*** Data segment Section Begins ***

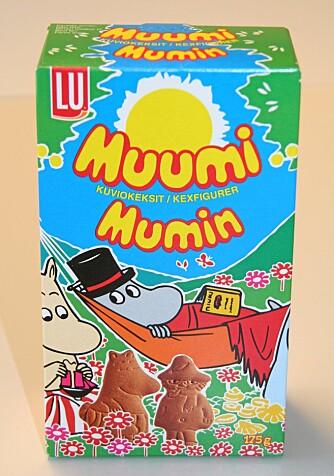 NUMMER 4: Muumi (Lu).
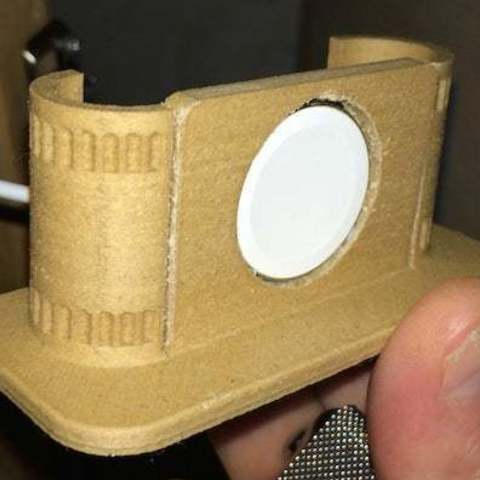 watch_display_large.jpg Download free STL file Apple Watch alarm stand • 3D print model, Obenottr3D
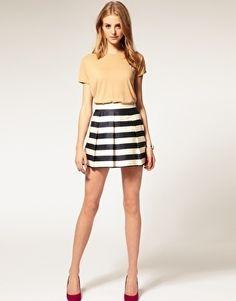 ASOS Stripe Full Woven Skirt - StyleSays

*** Data segment Section Ends ***

» **What you have to do**
In your copy, include no pictures and only the lines from the line with "watch_display_large.jpg Download free" through the final line of the listing above, reproduced exactly.

» **Task response**
 watch_display_large.jpg Download free STL file Apple Watch alarm stand • 3D print model, Obenottr3D
 ASOS Stripe Full Woven Skirt - StyleSays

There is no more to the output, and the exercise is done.